=== Your goal ===
Each line of the data must be reproduced as it appears.
[Opening Provided entries section]
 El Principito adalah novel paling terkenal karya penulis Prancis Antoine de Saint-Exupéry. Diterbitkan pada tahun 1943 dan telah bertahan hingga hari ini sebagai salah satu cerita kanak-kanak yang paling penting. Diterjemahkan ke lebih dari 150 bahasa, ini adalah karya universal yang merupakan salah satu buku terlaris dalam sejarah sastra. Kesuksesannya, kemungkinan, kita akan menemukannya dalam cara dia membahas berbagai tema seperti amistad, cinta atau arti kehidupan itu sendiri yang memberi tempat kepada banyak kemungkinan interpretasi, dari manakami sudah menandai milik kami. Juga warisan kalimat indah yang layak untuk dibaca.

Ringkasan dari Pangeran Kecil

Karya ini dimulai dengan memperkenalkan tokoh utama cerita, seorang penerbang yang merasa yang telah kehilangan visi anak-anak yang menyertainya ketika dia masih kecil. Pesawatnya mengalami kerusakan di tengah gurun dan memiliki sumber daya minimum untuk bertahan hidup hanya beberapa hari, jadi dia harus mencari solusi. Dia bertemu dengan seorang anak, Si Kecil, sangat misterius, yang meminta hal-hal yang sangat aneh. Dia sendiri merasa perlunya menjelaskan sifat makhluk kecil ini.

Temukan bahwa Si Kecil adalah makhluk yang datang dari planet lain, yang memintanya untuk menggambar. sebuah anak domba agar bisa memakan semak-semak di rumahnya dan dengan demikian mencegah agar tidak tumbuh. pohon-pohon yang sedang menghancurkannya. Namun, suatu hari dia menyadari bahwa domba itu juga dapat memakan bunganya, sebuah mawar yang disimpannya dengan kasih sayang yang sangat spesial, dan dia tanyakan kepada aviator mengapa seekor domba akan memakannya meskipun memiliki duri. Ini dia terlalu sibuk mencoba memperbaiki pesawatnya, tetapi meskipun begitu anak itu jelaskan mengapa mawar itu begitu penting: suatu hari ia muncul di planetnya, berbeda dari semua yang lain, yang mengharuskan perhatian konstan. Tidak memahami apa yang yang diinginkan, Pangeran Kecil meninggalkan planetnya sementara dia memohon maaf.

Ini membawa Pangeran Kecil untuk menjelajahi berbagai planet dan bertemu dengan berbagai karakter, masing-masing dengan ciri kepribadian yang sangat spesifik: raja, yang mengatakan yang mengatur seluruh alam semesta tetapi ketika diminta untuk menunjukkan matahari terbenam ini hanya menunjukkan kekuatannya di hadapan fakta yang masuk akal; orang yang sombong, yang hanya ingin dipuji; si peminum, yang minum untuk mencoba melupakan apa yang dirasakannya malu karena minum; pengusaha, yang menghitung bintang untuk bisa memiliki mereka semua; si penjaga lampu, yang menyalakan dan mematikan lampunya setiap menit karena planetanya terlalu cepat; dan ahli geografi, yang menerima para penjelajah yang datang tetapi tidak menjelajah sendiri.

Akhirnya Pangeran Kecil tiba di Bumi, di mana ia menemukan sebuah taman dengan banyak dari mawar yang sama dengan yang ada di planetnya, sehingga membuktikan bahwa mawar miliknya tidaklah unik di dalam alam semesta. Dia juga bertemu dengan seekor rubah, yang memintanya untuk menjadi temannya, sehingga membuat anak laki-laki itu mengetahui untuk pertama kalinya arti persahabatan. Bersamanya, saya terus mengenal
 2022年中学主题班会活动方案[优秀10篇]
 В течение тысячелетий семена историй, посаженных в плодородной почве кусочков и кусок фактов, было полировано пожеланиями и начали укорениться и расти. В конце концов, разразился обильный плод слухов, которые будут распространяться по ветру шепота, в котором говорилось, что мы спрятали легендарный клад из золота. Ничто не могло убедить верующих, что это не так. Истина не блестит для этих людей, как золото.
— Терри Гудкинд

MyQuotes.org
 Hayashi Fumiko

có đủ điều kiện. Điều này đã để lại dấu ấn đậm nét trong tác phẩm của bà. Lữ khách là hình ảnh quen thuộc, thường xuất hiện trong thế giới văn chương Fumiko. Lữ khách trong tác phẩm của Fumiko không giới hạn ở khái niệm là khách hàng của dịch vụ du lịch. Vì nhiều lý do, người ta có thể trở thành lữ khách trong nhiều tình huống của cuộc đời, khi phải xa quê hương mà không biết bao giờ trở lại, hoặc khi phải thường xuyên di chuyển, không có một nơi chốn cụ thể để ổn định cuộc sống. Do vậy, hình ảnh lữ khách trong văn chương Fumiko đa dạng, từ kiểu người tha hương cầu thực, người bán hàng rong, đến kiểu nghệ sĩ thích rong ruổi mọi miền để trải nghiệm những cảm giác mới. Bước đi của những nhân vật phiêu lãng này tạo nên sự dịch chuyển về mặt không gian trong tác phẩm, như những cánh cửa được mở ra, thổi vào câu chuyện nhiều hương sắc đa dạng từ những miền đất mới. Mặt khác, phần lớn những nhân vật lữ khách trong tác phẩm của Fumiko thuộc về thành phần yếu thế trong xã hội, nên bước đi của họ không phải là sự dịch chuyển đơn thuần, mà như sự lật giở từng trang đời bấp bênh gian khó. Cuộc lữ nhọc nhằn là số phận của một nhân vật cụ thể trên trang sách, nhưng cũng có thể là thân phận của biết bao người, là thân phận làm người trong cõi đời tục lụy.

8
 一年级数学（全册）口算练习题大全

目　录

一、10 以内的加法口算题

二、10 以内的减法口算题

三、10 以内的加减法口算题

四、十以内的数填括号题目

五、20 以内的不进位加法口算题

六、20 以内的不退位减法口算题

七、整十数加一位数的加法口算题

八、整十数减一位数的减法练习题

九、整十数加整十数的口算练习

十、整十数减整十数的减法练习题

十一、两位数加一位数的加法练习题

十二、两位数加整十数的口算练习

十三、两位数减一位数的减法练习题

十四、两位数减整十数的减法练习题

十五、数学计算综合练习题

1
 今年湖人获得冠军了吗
[Closing Provided entries section]
=== Written answer ===
 El Principito adalah novel paling terkenal karya penulis Prancis Antoine de Saint-Exupéry. Diterbitkan pada tahun 1943 dan telah bertahan hingga hari ini sebagai salah satu cerita kanak-kanak yang paling penting. Diterjemahkan ke lebih dari 150 bahasa, ini adalah karya universal yang merupakan salah satu buku terlaris dalam sejarah sastra. Kesuksesannya, kemungkinan, kita akan menemukannya dalam cara dia membahas berbagai tema seperti amistad, cinta atau arti kehidupan itu sendiri yang memberi tempat kepada banyak kemungkinan interpretasi, dari manakami sudah menandai milik kami. Juga warisan kalimat indah yang layak untuk dibaca.

Ringkasan dari Pangeran Kecil

Karya ini dimulai dengan memperkenalkan tokoh utama cerita, seorang penerbang yang merasa yang telah kehilangan visi anak-anak yang menyertainya ketika dia masih kecil. Pesawatnya mengalami kerusakan di tengah gurun dan memiliki sumber daya minimum untuk bertahan hidup hanya beberapa hari, jadi dia harus mencari solusi. Dia bertemu dengan seorang anak, Si Kecil, sangat misterius, yang meminta hal-hal yang sangat aneh. Dia sendiri merasa perlunya menjelaskan sifat makhluk kecil ini.

Temukan bahwa Si Kecil adalah makhluk yang datang dari planet lain, yang memintanya untuk menggambar. sebuah anak domba agar bisa memakan semak-semak di rumahnya dan dengan demikian mencegah agar tidak tumbuh. pohon-pohon yang sedang menghancurkannya. Namun, suatu hari dia menyadari bahwa domba itu juga dapat memakan bunganya, sebuah mawar yang disimpannya dengan kasih sayang yang sangat spesial, dan dia tanyakan kepada aviator mengapa seekor domba akan memakannya meskipun memiliki duri. Ini dia terlalu sibuk mencoba memperbaiki pesawatnya, tetapi meskipun begitu anak itu jelaskan mengapa mawar itu begitu penting: suatu hari ia muncul di planetnya, berbeda dari semua yang lain, yang mengharuskan perhatian konstan. Tidak memahami apa yang yang diinginkan, Pangeran Kecil meninggalkan planetnya sementara dia memohon maaf.

Ini membawa Pangeran Kecil untuk menjelajahi berbagai planet dan bertemu dengan berbagai karakter, masing-masing dengan ciri kepribadian yang sangat spesifik: raja, yang mengatakan yang mengatur seluruh alam semesta tetapi ketika diminta untuk menunjukkan matahari terbenam ini hanya menunjukkan kekuatannya di hadapan fakta yang masuk akal; orang yang sombong, yang hanya ingin dipuji; si peminum, yang minum untuk mencoba melupakan apa yang dirasakannya malu karena minum; pengusaha, yang menghitung bintang untuk bisa memiliki mereka semua; si penjaga lampu, yang menyalakan dan mematikan lampunya setiap menit karena planetanya terlalu cepat; dan ahli geografi, yang menerima para penjelajah yang datang tetapi tidak menjelajah sendiri.

Akhirnya Pangeran Kecil tiba di Bumi, di mana ia menemukan sebuah taman dengan banyak dari mawar yang sama dengan yang ada di planetnya, sehingga membuktikan bahwa mawar miliknya tidaklah unik di dalam alam semesta. Dia juga bertemu dengan seekor rubah, yang memintanya untuk menjadi temannya, sehingga membuat anak laki-laki itu mengetahui untuk pertama kalinya arti persahabatan. Bersamanya, saya terus mengenal
 2022年中学主题班会活动方案[优秀10篇]
 В течение тысячелетий семена историй, посаженных в плодородной почве кусочков и кусок фактов, было полировано пожеланиями и начали укорениться и расти. В конце концов, разразился обильный плод слухов, которые будут распространяться по ветру шепота, в котором говорилось, что мы спрятали легендарный клад из золота. Ничто не могло убедить верующих, что это не так. Истина не блестит для этих людей, как золото.
— Терри Гудкинд

MyQuotes.org
 Hayashi Fumiko

có đủ điều kiện. Điều này đã để lại dấu ấn đậm nét trong tác phẩm của bà. Lữ khách là hình ảnh quen thuộc, thường xuất hiện trong thế giới văn chương Fumiko. Lữ khách trong tác phẩm của Fumiko không giới hạn ở khái niệm là khách hàng của dịch vụ du lịch. Vì nhiều lý do, người ta có thể trở thành lữ khách trong nhiều tình huống của cuộc đời, khi phải xa quê hương mà không biết bao giờ trở lại, hoặc khi phải thường xuyên di chuyển, không có một nơi chốn cụ thể để ổn định cuộc sống. Do vậy, hình ảnh lữ khách trong văn chương Fumiko đa dạng, từ kiểu người tha hương cầu thực, người bán hàng rong, đến kiểu nghệ sĩ thích rong ruổi mọi miền để trải nghiệm những cảm giác mới. Bước đi của những nhân vật phiêu lãng này tạo nên sự dịch chuyển về mặt không gian trong tác phẩm, như những cánh cửa được mở ra, thổi vào câu chuyện nhiều hương sắc đa dạng từ những miền đất mới. Mặt khác, phần lớn những nhân vật lữ khách trong tác phẩm của Fumiko thuộc về thành phần yếu thế trong xã hội, nên bước đi của họ không phải là sự dịch chuyển đơn thuần, mà như sự lật giở từng trang đời bấp bênh gian khó. Cuộc lữ nhọc nhằn là số phận của một nhân vật cụ thể trên trang sách, nhưng cũng có thể là thân phận của biết bao người, là thân phận làm người trong cõi đời tục lụy.

8
 一年级数学（全册）口算练习题大全

目　录

一、10 以内的加法口算题

二、10 以内的减法口算题

三、10 以内的加减法口算题

四、十以内的数填括号题目

五、20 以内的不进位加法口算题

六、20 以内的不退位减法口算题

七、整十数加一位数的加法口算题

八、整十数减一位数的减法练习题

九、整十数加整十数的口算练习

十、整十数减整十数的减法练习题

十一、两位数加一位数的加法练习题

十二、两位数加整十数的口算练习

十三、两位数减一位数的减法练习题

十四、两位数减整十数的减法练习题

十五、数学计算综合练习题

1
 今年湖人获得冠军了吗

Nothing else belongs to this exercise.